TEXT:
━━━

Do the words “ADA-compliant” sound intimidating to you? Do you know what Braille is but don’t really understand what you have to do to add it to a sign? Do you avoid a lot of good business because you are uncertain about how to make signs that are truly ADA-compliant?
Well, you aren’t alone, but the truth is making ADA signage really isn’t that complicated. First, of course, you need to understand what the law requires. The sidebar accompanying this article outlines the most recent ADA guidelines as they pertain to signage. You can also read chapter 7 of the Department of Justice’s 2010 Standards for Accessible Design for more information. Also, check your state building codes as there may be more stringent rules in your state.
In addition to raised lettering, the other main component of ADA-compliant signage is Grade 2 Braille. As a sign maker, how do you include Braille on a sign that complies with the law? That’s what I will discuss in this article.
What is Braille?
Braille is the literary language of the blind, where each letter consists of a series of raised dots that a Braille-literate person can read by running his or her finger over the row of Braille characters. The ADA specifically mandates “Grade 2” Braille which is a slight variation from Grade 1 Braille which is a letter-for-letter translation. Grade 2 Braille utilizes “contractions” which vary the spellings of some words. Braille translation software is used to convert text to the literary Grade 2 Braille.
Now here is a look at some options for incorporating Braille into ADA-compliant signage.
Although it is not the only way to produce Braille signage, perhaps the most common method utilizes “Raster Braille.” Created by David Edgerton of D.A. Edgerton & Associates around 1998 or so, the system was patented and eventually sold to Accent Signage Systems, Minneapolis, MN.
The principle utilized in the Raster method of Braille is that you use your (rotary) engraving machine to drill a series of holes in the substrate delineating the location of the Braille dots. Then you insert spheres (Rasters) into the holes which provide a tactile raised Braille message.
Accent Signage is the current owner of the Raster technology and they have greatly improved the original system and the documentation. Today, Accent Signage not only sells the system themselves, but also through Rowmark and all of their distributors, Gravograph and other industry suppliers.

━━━

DATA LINES:
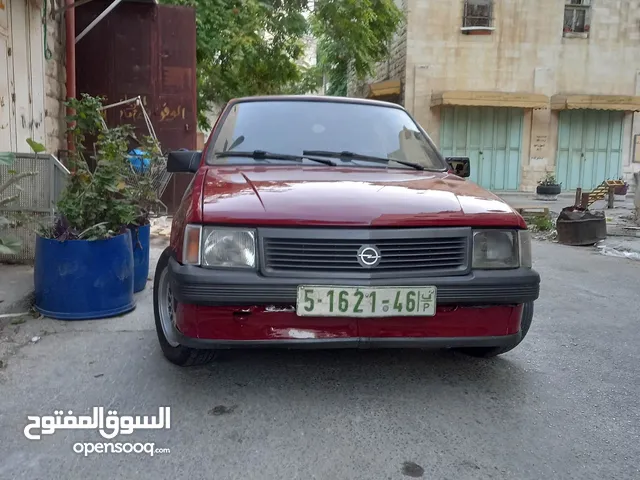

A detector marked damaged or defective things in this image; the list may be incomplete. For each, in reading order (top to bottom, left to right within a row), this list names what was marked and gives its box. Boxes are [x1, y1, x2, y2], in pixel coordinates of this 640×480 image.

━━━

WORK TO COMPLETE:
• a. For each statement, say whether it agrees with the article on ADA signage. Answer yes or no, and quote the deciding words from the article. (i) The Raster Braille system was created by David Edgerton around 1998. (ii) The ADA requires Grade 1 Braille on signs. (iii) Accent Signage sells the Raster system only directly, not through other suppliers.
• b. In the Raster method described in the article on ADA signage, what goes into the holes drilled in the substrate?
• c. Extend the article on ADA signage, picking up after its final sentence.

RESULTS OF THE TASKS:
• a.
(i) Yes: "Created by David Edgerton of D.A. Edgerton & Associates around 1998 or so"
(ii) No: "The ADA specifically mandates “Grade 2” Braille"
(iii) No: "Today, Accent Signage not only sells the system themselves, but also through Rowmark and all of their distributors, Gravograph and other industry suppliers."

• b. Spheres, called Rasters, which form the raised Braille message.

• c.
Figure 2: This “pen” not only holds a supply of spheres, it automatically positions them for insertion as you go along. Photo courtesy of Johnson Plastics Plus.
By most standards, the Raster Braille system is a fairly significant investment (and always has been). One has to be pretty serious about making ADA signs to invest in it. Prices range from about $1,995 to $2,235 with a license, depending on which version you buy.
The Raster Braille system is the preferred method for making Braille signage for several reasons:
- The dots, called spheres, have rounded tops which is required by the latest ADA regulations. With other methods, such as cutting away the background using rotary engraving, achieving a rounded Braille dot can be more complicated.
- According to the guidelines, the Braille dots are supposed to be raised .025"-.037" from the substrate. The Raster Braille process makes it easy to adjust for this.
- Dots that become damaged or removed by vandalism are easily replaced on-site in a matter of seconds.
- Dots are inexpensive and available in a variety of colors (black, white, clear, steel, brass).
- For large production facilities, there is a fully automated system for both drilling and placing the dots.
The Raster Braille method requires using a rotary engraver for drilling the holes for the spheres and, if you use the automated system, for inserting the dots. You can also insert the dots manually using a special device called a “Raster Pen” which is a simple process that only becomes labor intensive if you do a lot of signs.
Figure 4: The Auto-Raster device attaches to the spindle of your rotary engraver to automatically insert spheres into the drilled Braille holes. Photo courtesy of Johnson Plastics Plus.
In addition to using a rotary engraving machine for inserting the Braille dots, you can also use it for cutting the tactile lettering and any symbols or pictograms you might need. Special profile cutters are available for doing this.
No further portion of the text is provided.